▶ _What is required_
Only the lines from the one holding "Yeni cumhuriyetin cumhurbaşkanlığına" to the end of the data should be echoed, exactly as they appear, minus the pictures.

▶ _Information provided_
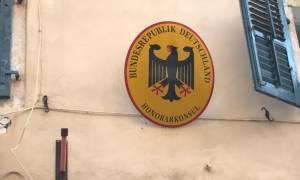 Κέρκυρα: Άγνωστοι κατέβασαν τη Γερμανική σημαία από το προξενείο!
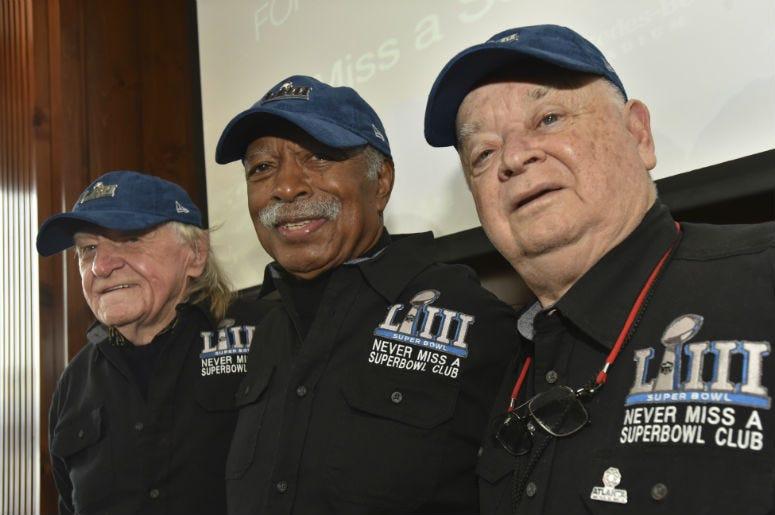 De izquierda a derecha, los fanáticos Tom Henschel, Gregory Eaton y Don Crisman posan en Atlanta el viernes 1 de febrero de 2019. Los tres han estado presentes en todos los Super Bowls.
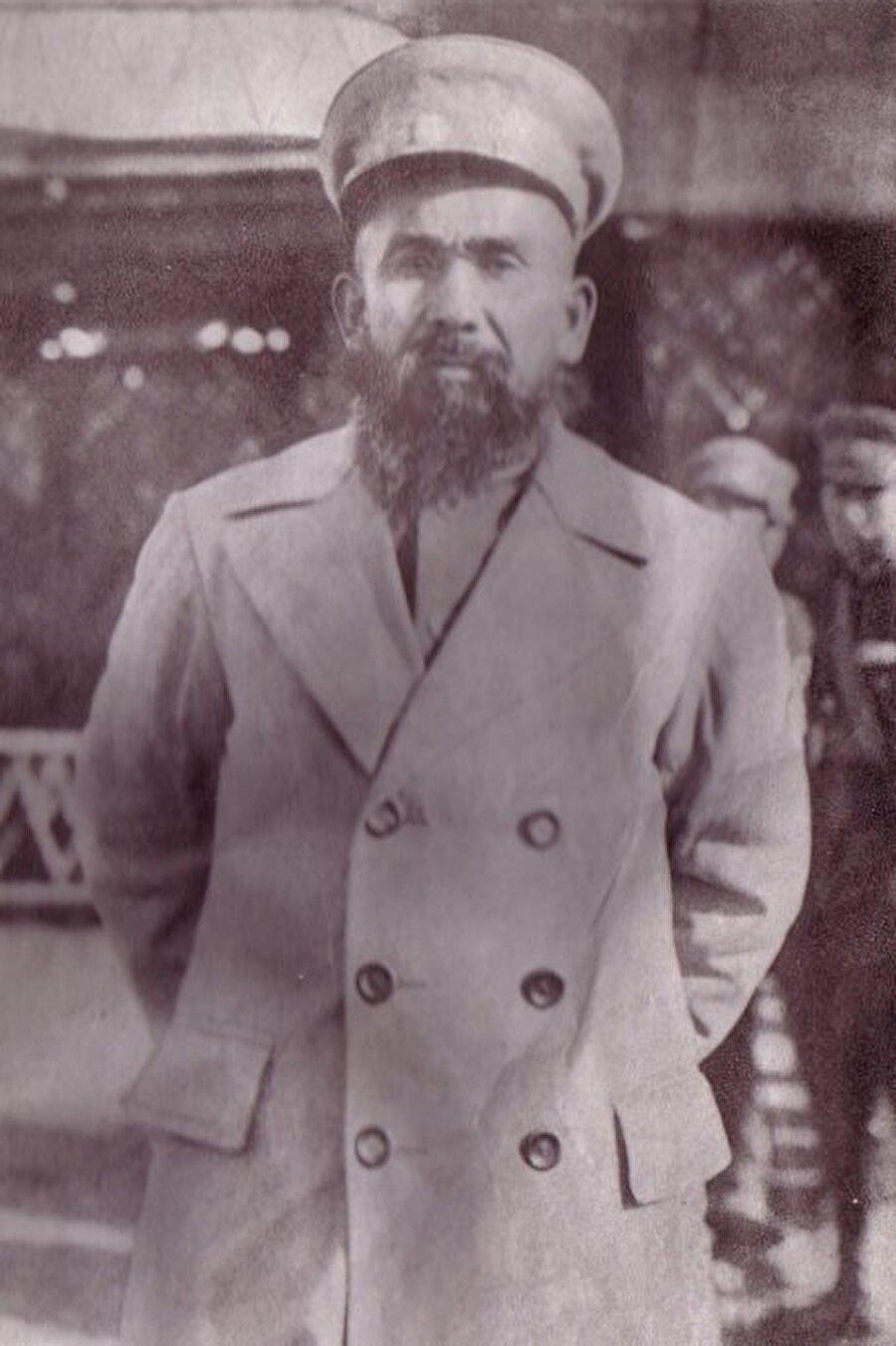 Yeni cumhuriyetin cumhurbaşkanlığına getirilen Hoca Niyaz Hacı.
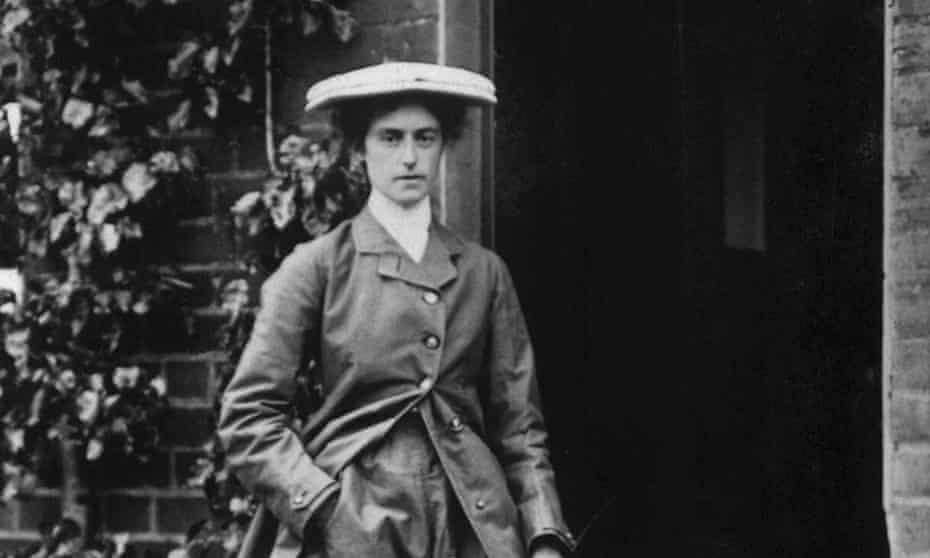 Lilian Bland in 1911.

▶ _Finished exercise_
 Yeni cumhuriyetin cumhurbaşkanlığına getirilen Hoca Niyaz Hacı.
 Lilian Bland in 1911.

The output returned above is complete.